To solve the problem, we need to analyze the motion of both the solid sphere and the hollow sphere under the influence of friction until they start pure rolling. We will derive the expressions for the times \( T_1 \) and \( T_2 \) for the solid and hollow spheres respectively. ### Step-by-Step Solution: 1. **Understanding the Forces Acting on the Spheres:** - Both spheres experience a frictional force due to the coefficient of friction \( \mu \).
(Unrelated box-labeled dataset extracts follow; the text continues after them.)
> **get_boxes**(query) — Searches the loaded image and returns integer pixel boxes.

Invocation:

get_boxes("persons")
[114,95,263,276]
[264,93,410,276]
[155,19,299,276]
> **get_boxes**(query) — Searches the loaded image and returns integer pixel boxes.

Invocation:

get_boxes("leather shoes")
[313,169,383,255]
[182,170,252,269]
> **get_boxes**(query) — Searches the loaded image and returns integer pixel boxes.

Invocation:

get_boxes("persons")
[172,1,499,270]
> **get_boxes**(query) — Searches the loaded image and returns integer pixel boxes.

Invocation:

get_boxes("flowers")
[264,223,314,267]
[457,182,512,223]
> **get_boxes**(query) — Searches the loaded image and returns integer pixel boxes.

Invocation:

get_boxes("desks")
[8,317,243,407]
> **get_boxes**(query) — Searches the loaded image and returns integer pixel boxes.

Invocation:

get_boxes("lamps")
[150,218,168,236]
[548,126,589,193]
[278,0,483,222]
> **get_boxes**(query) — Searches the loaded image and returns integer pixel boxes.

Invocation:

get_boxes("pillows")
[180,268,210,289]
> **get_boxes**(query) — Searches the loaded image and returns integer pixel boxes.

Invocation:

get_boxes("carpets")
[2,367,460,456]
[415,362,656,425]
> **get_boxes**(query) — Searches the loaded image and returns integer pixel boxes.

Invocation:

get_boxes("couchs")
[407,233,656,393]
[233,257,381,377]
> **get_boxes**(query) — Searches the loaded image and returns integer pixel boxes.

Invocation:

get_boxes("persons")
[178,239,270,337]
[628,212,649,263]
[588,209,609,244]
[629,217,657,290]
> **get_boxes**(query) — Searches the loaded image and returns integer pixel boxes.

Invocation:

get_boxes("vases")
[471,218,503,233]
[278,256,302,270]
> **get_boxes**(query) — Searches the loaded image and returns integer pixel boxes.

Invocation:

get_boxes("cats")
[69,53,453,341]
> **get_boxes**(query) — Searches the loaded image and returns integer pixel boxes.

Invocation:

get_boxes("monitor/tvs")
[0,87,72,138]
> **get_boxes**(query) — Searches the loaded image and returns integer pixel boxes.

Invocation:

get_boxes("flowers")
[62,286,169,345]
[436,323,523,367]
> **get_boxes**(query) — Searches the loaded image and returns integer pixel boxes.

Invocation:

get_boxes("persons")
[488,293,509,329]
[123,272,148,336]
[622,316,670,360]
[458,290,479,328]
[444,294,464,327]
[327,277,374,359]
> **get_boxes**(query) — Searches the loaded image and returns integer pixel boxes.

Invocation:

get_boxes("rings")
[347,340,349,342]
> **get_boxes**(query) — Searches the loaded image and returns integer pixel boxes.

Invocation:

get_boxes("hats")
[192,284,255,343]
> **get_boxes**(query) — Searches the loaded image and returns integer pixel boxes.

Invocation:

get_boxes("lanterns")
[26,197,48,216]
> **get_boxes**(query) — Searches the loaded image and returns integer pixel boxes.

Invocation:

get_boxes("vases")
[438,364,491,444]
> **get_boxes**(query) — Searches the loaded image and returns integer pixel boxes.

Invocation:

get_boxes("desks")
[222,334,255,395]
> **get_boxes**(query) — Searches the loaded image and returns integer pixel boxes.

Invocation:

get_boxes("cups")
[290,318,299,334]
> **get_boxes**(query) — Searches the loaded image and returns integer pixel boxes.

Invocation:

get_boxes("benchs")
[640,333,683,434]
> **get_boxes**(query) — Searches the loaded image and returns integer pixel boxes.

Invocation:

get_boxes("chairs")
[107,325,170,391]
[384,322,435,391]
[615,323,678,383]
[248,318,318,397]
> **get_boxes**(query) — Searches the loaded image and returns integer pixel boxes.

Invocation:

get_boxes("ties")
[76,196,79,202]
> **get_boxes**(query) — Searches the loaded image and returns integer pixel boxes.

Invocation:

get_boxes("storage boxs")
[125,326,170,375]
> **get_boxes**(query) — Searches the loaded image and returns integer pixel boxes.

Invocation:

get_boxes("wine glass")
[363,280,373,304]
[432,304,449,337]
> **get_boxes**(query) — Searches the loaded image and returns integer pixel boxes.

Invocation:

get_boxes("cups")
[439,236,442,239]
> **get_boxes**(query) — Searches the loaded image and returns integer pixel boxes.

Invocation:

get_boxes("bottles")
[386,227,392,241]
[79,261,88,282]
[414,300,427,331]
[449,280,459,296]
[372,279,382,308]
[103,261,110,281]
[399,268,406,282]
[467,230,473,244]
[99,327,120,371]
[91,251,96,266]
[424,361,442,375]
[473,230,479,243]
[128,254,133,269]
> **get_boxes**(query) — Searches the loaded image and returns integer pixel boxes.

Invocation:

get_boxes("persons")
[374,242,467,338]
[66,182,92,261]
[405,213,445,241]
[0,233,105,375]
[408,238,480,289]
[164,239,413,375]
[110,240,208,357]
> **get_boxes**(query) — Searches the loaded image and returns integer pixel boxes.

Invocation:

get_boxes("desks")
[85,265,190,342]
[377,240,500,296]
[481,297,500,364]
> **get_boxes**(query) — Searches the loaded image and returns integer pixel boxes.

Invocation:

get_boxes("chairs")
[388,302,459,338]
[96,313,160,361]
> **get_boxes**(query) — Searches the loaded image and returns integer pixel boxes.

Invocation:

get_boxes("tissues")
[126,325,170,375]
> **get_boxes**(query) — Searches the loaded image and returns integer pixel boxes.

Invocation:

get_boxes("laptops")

This force acts in the forward direction and is given by \( F_f = \mu mg \), where \( m \) is the mass of the sphere and \( g \) is the acceleration due to gravity. 2. **Linear Acceleration:** - The linear acceleration \( a \) of the spheres can be expressed as: \[ a = \frac{F_f}{m} = \frac{\mu mg}{m} = \mu g \] 3. **Angular Acceleration:** - The angular acceleration \( \alpha \) for both spheres is related to the linear acceleration by the equation: \[ \alpha = \frac{a}{r} \] - For the solid sphere, the moment of inertia \( I \) is \( \frac{2}{5}mr^2 \), and for the hollow sphere, it is \( \frac{2}{3}mr^2 \). 4. **Relating Linear and Angular Motion:** - The relationship between linear and angular motion leads to: \[ \tau = I \alpha \] - The torque \( \tau \) due to friction is \( \tau = F_f \cdot r = \mu mg \cdot r \). 5. **Finding Time for Pure Rolling:** - For the solid sphere: \[ \mu mg \cdot r = \frac{2}{5}mr^2 \cdot \alpha \implies \alpha = \frac{5\mu g}{2r} \] - For the hollow sphere: \[ \mu mg \cdot r = \frac{2}{3}mr^2 \cdot \alpha \implies \alpha = \frac{3\mu g}{2r} \] 6. **Calculating Time \( T_1 \) and \( T_2 \):** - The time taken for the solid sphere to start pure rolling \( T_1 \): \[ T_1 = \frac{v}{a} = \frac{r\omega_0}{\mu g} = \frac{r \cdot \frac{5\mu g}{2r}}{\mu g} = \frac{5}{2\mu g} \] - The time taken for the hollow sphere to start pure rolling \( T_2 \): \[ T_2 = \frac{v}{a} = \frac{r\omega_0}{\mu g} = \frac{r \cdot \frac{3\mu g}{2r}}{\mu g} = \frac{3}{2\mu g} \] 7. **Comparing \( T_1 \) and \( T_2 \):** - Since \( T_1 = \frac{5}{2\mu g} \) and \( T_2 = \frac{3}{2\mu g} \), we can conclude: \[ T_1 < T_2 \] ### Conclusion: Thus, the time when pure rolling starts for the solid sphere \( T_1 \) is less than the time for the hollow sphere \( T_2 \). Therefore, \( T_1 < T_2 \).